**WHAT THE EXERCISE ASKS**. Extend the post on J.P. Morgan's sale of its physical commodities business to Mercuria, picking up right after its final sentence.

**GIVEN PASSAGE**.
Wednesday, March 19, 2014

Gold and precious metal updates -- March 19 , 2014 -- Goodbye Blythe Masters: JPM Sells Its Physical Commodities Business To Mercuria For $3.5 Billion - but note , following the sale, J.P. Morgan will continue to provide traditional banking activities in the commodities markets, including financial products and the vaulting and trading of precious metals ..... Ed Steer's daily report - March 19 , 2014

http://www.zerohedge.com/news/2014-03-19/goodbye-blythe-masters-jpm-sells-its-physical-commodities-business-mercuria-35-billi


Goodbye Blythe Masters: JPM Sells Its Physical Commodities Business To Mercuria For $3.5 Billion

Tyler Durden's picture





 
While it has been public for a long time that i) JPM is eager to sell its physical commodities business and ii) the most likely buyer was little known Swiss-based Mercuria, there was nothing definitive released by JPM. Until moments ago, when Jamie Dimon formally announced that JPM is officially parting ways with the physical commodities business. But while contrary to previous expectations, following the sale JPM will still provide commercial gold vaulting operations around the world, it almost certainly means farewell to Blythe Masters.

**GIVEN INFORMATION**.

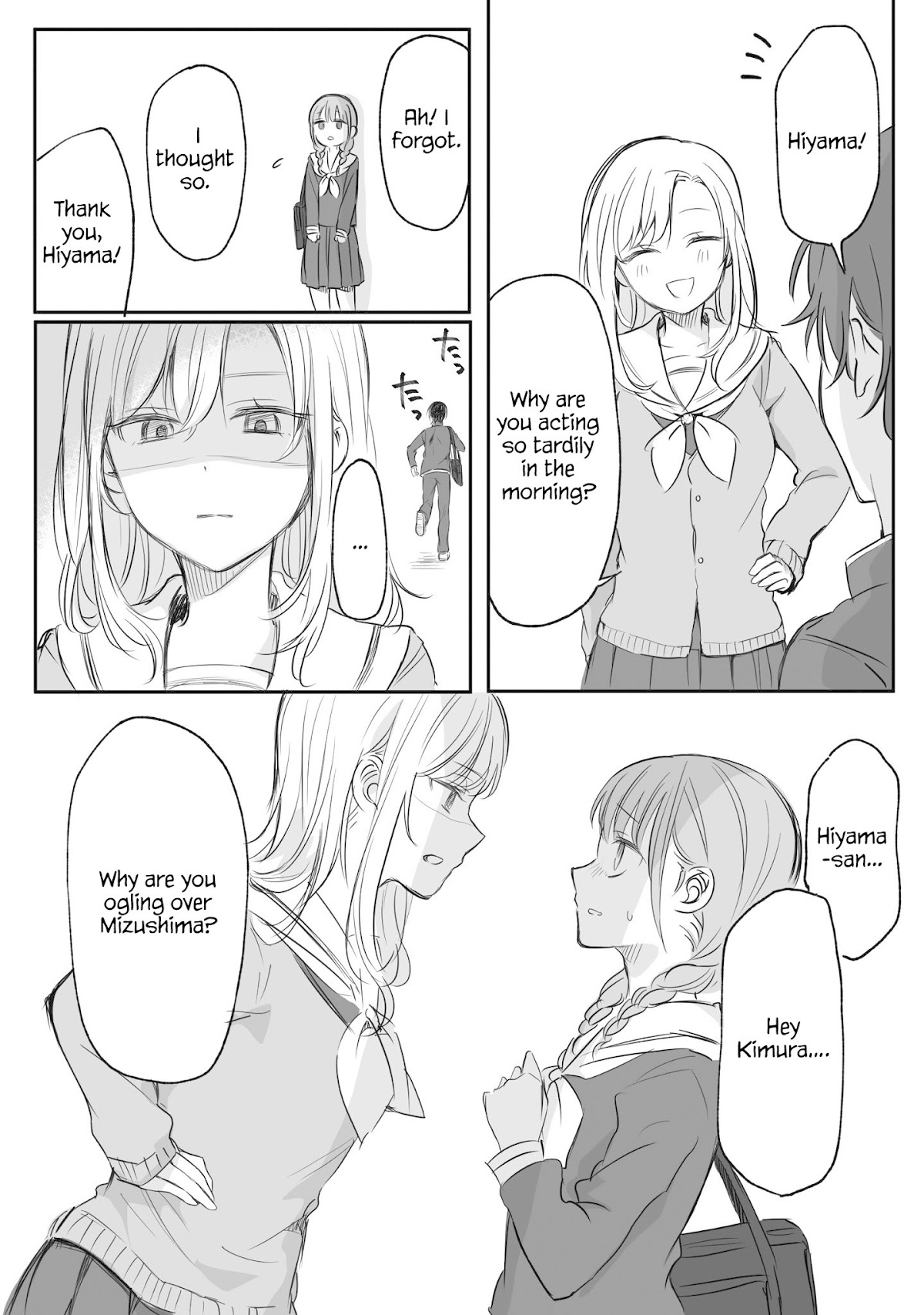 Protagonist x Rival Chapter 1 page 2 - Chapter 1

**YOUR RESPONSE**.
From the release:
JPMorgan Chase & Co. (JPM) announced today that it has reached a definitive agreement to sell its physical commodities business to Mercuria Energy Group Limited, a global energy and commodities trading company, for $3.5 billion. The all cash transaction is expected to close in the third quarter of 2014, subject to regulatory approvals.

J.P. Morgan will work closely with Mercuria to ensure a smooth transition of commodities assets, transactions, physical trading operations and employees to Mercuria at the close of the transaction.

“Our goal from the outset was to find a buyer that was interested in preserving the value of J.P. Morgan’s physical business,” said Blythe Masters, head of J.P. Morgan’s global commodities business. “Mercuria is a global leader in the commodities markets and an excellent long-term home for these businesses.”

Following the sale, J.P. Morgan will continue to provide traditional banking activities in the commodities markets, including financial products and the vaulting and trading of precious metals – businesses that the firm has been a leader in for years. The firm will also continue to make markets, provide liquidity and risk management, and offer advice to global companies and institutions around the world.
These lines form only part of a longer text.